Bilgisayar oyunları yaygın bir boş zaman aktivitesi olarak hayatlarımızda yerini alalı uzun zaman oldu. Ancak özellikle son 20 yıl içinde yaşanan hızlı teknolojik gelişmeler ve internetin yaygınlaşması ile bilgisayar oyunları da hayallerin ötesinde bir gelişme gösterdi. Artık tek başına ya da bilgisayarın yapay zekasına karşı oynanan geleneksel oyunların yerine eş zamanlı olarak arkadaşlarla ya da belki dünyanın bir ucundaki yabancı biriyle oynanabilen çevrimiçi oyunlar popülerlik kazanmaya başladı.
Kontrollü ve uygun miktarda oyun oynamak keyifli zaman geçirmek için iyi bir yol olabilir ancak görünen o ki oyun oynamayı durduramamak insanların hayatlarını olumsuz etkilemeye başladı. Bu yazımızda çevrimiçi oyun bağımlılığını kısaca ele aldık.
Öncelikle her oyun bağımlılık yapar gibi bir genelleme doğru değil. Çalışmalar gösteriyor ki karşıdaki kişilerle etkileşimde olmayı gerektiren, gruplaşma ya da rekabetin olduğu aksiyon, macera, strateji ve savaş içerikli oyunlar bağımlılık yapmaya daha yatkınlar. Genelde oyunları oynarken insanların daha ileri seviyeye ulaşmak, oyunu daha iyi oynayabilmek ve yeni görevlerle sınırlarını zorlamak gibi amaçları olduğundan, bunları başarmak, kişide belli bir tatmine yol açar ve böylece kişiler oyun oynamayı bırakamaz hale gelebilir.
Karşılıklı etkileşime dayanan bu oyunlarda kişiler, oyuncular arasında yaşanan sanal etkileşimi gerçek hayatlarında eksik olan sosyal etkileşimin yerine koyabilirler. Ayrıca oyunların çoğunun merak uyandıran hikayelerinin olması da oyuncuların, hem ileride ne olacağını merak ettikleri için hem de oynarken hikâyeyi kitaplardan ve filmlerden çok daha etkili bir şekilde deneyim ettikleri için gerçek dünyadan geçici süre kaçmalarına neden olmakta.
Online oyun bağımlılığı ile ilgili halen araştırmalar sürmektedir ancak bu bozukluğu tanımlamak için önerilen bazı semptomlar önerilmiştir. Son olarak DSM-5’te “internet oyun oynama bozukluğu” olarak yer alan çevrimiçi oyun oynama bağımlılığının bazı semptomları şöyle sıralanabilir:
Zihnin oyun oynama düşüncesi ile fazla meşgul olması, oyun oynanmadığında yoksunluk semptomları göstermek, giderek daha fazla süre oyun oynama isteği duymak, oyun oynamayı bırakmaya yönelik girişimlerde bulunup başarısız olmak, oyun oynamak dışında diğer aktivitelere karşı ilgiyi kaybetmek, tüm sorunlara ve olumsuzluklara karşı oyun oynamaya devam etmek, oyun oynama süresi ve sıklığı ile ilgili insanlara yalan söylemek, kaygı ya da suçluluk gibi duyguları hafifletmek ve duygu durumunu düzeltmek için oyun oynamak, oyun oynamak yüzünden işini ya da ilişkisini kaybetmesi ya da tehlikeye sokması (APA 2013).
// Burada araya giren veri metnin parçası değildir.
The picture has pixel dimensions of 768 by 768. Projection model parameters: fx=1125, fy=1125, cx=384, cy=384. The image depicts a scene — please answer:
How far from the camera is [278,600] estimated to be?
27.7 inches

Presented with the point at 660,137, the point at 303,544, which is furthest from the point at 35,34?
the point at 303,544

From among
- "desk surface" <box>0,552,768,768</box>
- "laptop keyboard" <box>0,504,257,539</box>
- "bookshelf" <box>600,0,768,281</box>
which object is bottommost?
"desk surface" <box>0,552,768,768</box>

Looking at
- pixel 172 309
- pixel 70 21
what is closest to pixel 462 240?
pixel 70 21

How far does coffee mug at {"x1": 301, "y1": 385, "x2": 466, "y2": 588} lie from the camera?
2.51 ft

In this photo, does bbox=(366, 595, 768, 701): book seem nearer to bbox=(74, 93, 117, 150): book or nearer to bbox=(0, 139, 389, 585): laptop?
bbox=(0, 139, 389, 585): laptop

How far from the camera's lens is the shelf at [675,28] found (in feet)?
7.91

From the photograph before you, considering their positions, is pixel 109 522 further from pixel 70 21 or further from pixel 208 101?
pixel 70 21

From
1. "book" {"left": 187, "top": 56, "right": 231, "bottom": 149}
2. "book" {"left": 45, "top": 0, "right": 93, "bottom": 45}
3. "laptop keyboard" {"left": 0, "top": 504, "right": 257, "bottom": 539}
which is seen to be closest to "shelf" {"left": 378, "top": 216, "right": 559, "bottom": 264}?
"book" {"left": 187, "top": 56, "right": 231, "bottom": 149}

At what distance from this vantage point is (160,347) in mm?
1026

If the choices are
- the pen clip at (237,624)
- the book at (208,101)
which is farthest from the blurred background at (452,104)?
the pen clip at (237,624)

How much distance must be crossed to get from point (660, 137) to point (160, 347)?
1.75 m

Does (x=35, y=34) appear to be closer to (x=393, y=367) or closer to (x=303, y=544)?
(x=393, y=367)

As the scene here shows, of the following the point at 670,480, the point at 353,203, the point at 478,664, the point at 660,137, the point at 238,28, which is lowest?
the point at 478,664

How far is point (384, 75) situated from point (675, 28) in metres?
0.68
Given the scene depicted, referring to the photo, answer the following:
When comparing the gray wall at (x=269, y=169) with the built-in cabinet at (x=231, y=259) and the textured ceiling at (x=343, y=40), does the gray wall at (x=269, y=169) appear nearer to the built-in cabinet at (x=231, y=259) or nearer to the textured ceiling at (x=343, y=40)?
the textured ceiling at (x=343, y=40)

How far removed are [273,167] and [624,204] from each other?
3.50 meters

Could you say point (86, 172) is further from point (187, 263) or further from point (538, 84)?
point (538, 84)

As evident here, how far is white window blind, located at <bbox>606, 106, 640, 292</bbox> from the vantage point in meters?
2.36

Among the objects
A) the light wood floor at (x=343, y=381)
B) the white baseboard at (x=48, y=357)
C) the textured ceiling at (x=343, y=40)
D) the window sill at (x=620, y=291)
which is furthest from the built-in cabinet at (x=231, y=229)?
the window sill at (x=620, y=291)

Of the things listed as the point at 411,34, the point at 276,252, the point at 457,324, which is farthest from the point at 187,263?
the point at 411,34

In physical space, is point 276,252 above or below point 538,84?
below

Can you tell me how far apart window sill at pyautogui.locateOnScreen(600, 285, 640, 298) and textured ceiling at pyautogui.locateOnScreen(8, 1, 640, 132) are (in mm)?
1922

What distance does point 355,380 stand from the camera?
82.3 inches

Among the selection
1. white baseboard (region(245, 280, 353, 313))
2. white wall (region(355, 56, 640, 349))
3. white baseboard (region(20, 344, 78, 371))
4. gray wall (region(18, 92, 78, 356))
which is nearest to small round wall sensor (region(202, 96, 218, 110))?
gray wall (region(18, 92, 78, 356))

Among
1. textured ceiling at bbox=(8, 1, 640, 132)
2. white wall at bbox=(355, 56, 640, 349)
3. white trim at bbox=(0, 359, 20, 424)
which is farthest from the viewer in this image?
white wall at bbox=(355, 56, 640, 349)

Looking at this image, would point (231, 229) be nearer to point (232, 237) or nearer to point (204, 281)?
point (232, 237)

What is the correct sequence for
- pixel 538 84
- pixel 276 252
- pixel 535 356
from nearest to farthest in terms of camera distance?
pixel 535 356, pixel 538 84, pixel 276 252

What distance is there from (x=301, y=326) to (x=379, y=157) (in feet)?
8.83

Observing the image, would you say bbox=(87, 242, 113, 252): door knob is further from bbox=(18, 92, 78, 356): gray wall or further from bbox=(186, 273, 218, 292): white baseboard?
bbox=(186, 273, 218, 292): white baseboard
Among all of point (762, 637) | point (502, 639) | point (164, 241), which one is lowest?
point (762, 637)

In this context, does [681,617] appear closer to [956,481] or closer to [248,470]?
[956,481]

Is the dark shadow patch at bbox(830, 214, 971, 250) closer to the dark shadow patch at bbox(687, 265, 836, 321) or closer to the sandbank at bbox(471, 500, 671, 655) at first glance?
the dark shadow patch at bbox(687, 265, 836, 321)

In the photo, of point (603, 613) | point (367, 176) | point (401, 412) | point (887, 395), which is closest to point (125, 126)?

Oyun oynama bağımlılığının altında yatan nedenler çok net olmasa da bazı sebepler üzerinde durulmaktadır. Utangaçlık, depresyon, kaygı, düşük özgüven, düşük kendilik kontrolü ve narsisizm gibi kişilik özelliklerinin bazı kişilerde oyun bağımlılığına sebep olabildiği saptanmıştır. Örneğin; düşük özgüvenli bir kişi, bir oyunu bitirdiğinde oyunda çıkan “aferin”, “başardın” gibi kelimeler ile karşılaşmakta ve bu onun özgüvenini bir nebze olsun artırmaktadır.
Ayrıca ergenlik çağındaki erkeklerin çevrimiçi oyun oynama bağımlılığı için kadınlara ya da yetişkin erkeklere göre daha çok riskli olduğu söylenebilir. Video ve internetten çevrim içi oynanan oyunlarının çok fazla oynanması ve bağımlılık oluşumu sosyal izolasyon, uykusuzluk, akran zorbalığı; göz bozuklukları ve hatta hipertansiyon dahil birçok psikolojik ve fiziksel olumsuzluğa sebep olabilmektedir.